B. Les conclusions de la SAR

[12] M. Mathieu affirme qu’il s’occupait d’une ferme dont son neveu était propriétaire. En mars 2017, se rendant à la ferme, il a constaté qu’un groupe d’étrangers, accompagnés de trois hommes haïtiens bien armés, campaient sur la terre sans y être autorisés. Les Haïtiens lui ont dit que les étrangers voulaient acquérir cette terre. M. Mathieu a refusé et leur a demandé de quitter les lieux. Deux mois plus tard, le même groupe d’hommes est revenu à la ferme lui offrir de l’argent pour qu’il dise aux étrangers que les trois Haïtiens étaient propriétaires de la terre. M. Mathieu dit que, quand il a de nouveau refusé, les hommes se sont rendus le soir même à sa maison et l’ont mitraillée.

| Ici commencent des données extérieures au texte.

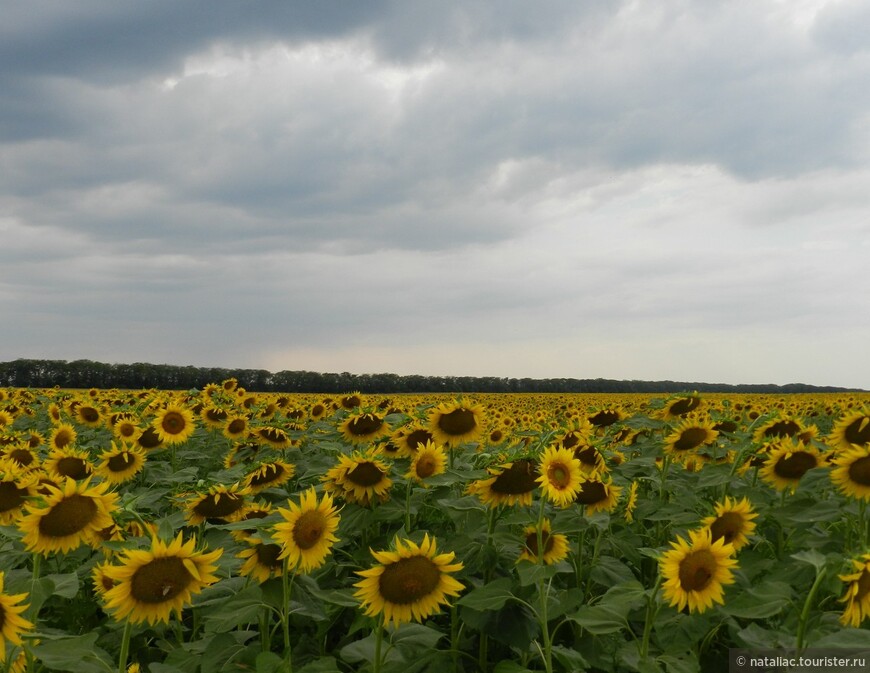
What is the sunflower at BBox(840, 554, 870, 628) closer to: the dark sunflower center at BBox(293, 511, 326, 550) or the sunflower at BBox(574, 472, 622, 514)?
the sunflower at BBox(574, 472, 622, 514)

[13] Deux mois plus tard, les trois mêmes hommes, dont deux portaient des t‑shirts du PHTK, ont enlevé M. Mathieu, l’ont conduit à la ferme, et l’ont torturé et passé à tabac. Ils l’ont attaché à un gros arbre et ont allumé un feu, en menaçant de le tuer s’il ne leur remettait pas le titre de propriété. Quand ils sont partis chercher de l’essence et du bois sec, un voisin nommé Bony Paul est venu à sa rescousse. M. Mathieu a reçu des soins médicaux, puis il est allé se cacher avant de partir pour la Floride, pour finalement se diriger vers le Canada, où il a présenté une demande d’asile.

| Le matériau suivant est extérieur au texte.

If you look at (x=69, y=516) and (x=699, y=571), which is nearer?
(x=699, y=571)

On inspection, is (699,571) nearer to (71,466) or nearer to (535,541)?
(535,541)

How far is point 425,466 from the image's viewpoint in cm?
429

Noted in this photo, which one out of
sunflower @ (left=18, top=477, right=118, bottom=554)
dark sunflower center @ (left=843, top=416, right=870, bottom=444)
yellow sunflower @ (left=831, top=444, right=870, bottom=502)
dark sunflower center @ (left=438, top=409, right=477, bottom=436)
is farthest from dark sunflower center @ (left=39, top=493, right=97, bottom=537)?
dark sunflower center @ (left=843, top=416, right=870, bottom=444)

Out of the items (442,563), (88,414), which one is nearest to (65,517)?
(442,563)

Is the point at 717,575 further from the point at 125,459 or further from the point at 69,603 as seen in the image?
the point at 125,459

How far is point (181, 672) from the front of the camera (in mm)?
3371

[14] La SAR s’est demandé si M. Mathieu disposait d’une PRI viable à Cap‑Haïtien ou aux Cayes, deux grandes villes situées à plusieurs heures de l’île où s’était produite l’attaque contre la ferme du neveu. La SAR, lors de son examen du premier volet du critère relatif à l’existence d’une PRI, a conclu que M. Mathieu n’avait pas établi que les trois hommes étaient liés au PHTK ou au gouvernement d’Haïti. Selon la SAR, M. Mathieu ne pouvait se fonder sur les gilets portés par les hommes et sur le fait que ceux‑ci étaient ouvertement armés pour prétendre que les bandits étaient bien des membres du parti politique ou qu’ils étaient proches du gouvernement. La SAR a aussi noté que d’autres membres de la famille de M. Mathieu vivant sur la même île n’avaient pas été approchés ou recherchés, et, selon elle, même si ce point n’était pas déterminant, cela donnait à penser que lui‑même n’était pas recherché par les bandits ou que ceux‑ci n’étaient pas des militants politiques.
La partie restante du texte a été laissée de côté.